• **TASK TO CARRY OUT**: In the listing below, find each line containing "United" and report it.

——————

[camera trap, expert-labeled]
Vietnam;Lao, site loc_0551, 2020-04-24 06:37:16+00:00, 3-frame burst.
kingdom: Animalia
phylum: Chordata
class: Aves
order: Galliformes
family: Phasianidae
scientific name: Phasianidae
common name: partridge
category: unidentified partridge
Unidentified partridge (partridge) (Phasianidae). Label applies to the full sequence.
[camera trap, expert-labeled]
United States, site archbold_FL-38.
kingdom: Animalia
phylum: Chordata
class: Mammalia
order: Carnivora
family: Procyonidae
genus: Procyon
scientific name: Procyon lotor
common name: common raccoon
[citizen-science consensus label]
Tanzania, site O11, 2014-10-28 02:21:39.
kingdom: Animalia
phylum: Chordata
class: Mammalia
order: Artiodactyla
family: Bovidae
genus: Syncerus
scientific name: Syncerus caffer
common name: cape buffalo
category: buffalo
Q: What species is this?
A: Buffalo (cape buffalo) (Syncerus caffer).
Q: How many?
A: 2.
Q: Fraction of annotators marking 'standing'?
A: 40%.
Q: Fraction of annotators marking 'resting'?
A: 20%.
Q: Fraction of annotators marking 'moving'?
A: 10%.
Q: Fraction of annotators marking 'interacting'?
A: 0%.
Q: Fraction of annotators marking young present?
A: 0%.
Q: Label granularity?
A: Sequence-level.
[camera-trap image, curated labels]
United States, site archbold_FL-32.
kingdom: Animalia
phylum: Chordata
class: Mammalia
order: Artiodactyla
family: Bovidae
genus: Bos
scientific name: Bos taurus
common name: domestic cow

——————

• **OUTPUT BELOW**:
United States, site archbold_FL-38.
United States, site archbold_FL-32.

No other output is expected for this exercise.